Document passage:
Long-Term Development for the Individual Player

It remains our philosophy at 1v1 Soccer FC to place “individual long-term player development” for all our players ahead of “short-term team development” for a select few. This is a philosophy consistent with professional club academies in Europe, where the objective is to educate and develop as many players as possible for higher levels of play. Academy coaches at Wolves , Arsenal, Liverpool, Manchester City, Barcelona, Real Madrid, Bayern Munich, PSG and Santos do not concern themselves with winning games and nor do we. What we do concern ourselves with is ensuring that as many of our young players as possible have the skills required to succeed at Wolves FC, MLS academies, the new OPDL league and within our regional and provincial programs.

Records excerpted from a collection:

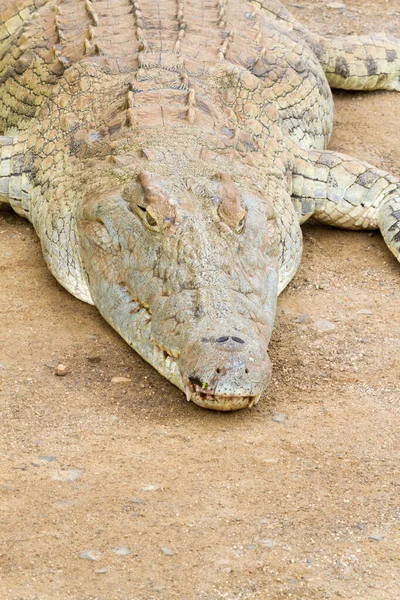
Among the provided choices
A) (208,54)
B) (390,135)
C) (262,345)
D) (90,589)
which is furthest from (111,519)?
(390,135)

==

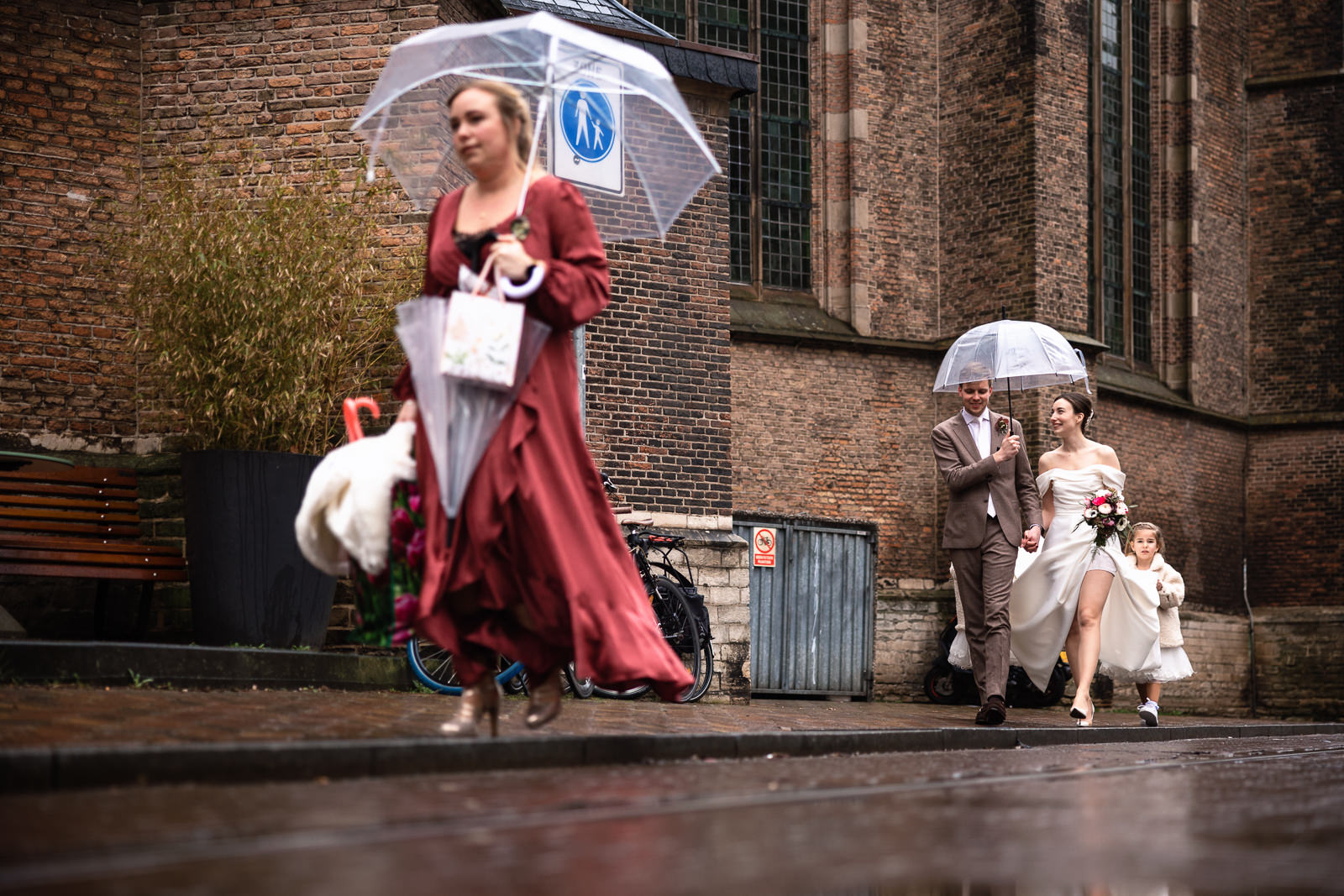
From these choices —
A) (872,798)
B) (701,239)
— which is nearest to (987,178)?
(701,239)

Written request A:
Translate this sentence from the player development passage into Spanish: "This is a philosophy consistent with professional club academies in Europe, where the objective is to educate and develop as many players as possible for higher levels of play."
Written request B:
Decide whether each statement agrees with the player development passage, answering yes or no and quoting the words that settle it: (i) The club places short-term team development for a select few ahead of long-term development for all its players. (ii) Academy coaches at the European clubs named do not concern themselves with winning games. (iii) The club wants its young players to have the skills required to succeed in the new OPDL league.
Written request C:
Continue the player development passage from where it stops.
These records were drawn from a separate source.

Reply A:
Esta es una filosofía coherente con las academias de los clubes profesionales de Europa, donde el objetivo es educar y desarrollar al mayor número posible de jugadores para niveles de juego más altos.

Reply B:
(i) No: "to place “individual long-term player development” for all our players ahead of “short-term team development” for a select few"
(ii) Yes: "do not concern themselves with winning games"
(iii) Yes: "have the skills required to succeed at Wolves FC, MLS academies, the new OPDL league"

Reply C:
It would be easy for 1v1 Soccer FC to keep most of our current SAAC team in a U11 division next year and win most of the games. We will not be doing that as we are committed to “individual player development” and not winning games. Players who grow up playing in successful teams frequently do not reach the higher levels because as they develop they become more and more dependent on talented players around them. This changes when they go on trial at professional clubs overseas. Many top European coaches make this comment to me on a regular basis. If young players do not develop the ability to overcome adversity during game situations, embrace it and channel it into becoming better…they simply will not be able to play at the highest levels!

Where we are going to……

As Dario Gradi at Crewe Alexandra famously said “…..our job is to develop better and better players……and more and more of them”! Our goal remains to have someone in the very near future ask the question “….how come there is a little “soccer hotbed” called 1v1 Soccer in south western Ontario developing some of the game’s greatest players?”

SAAC Members Take Steps Towards OSA Affiliation

Ontario Soccer Association1v1 Soccer FC are delighted to announce that the Ontario Soccer Association (OSA) has approved updates to its policy on Non-Club Academies. In a move heralded as visionary, the OSA has taken a major step in advancing its relationship with Non-Club Academies and welcoming them into the soccer family in Ontario.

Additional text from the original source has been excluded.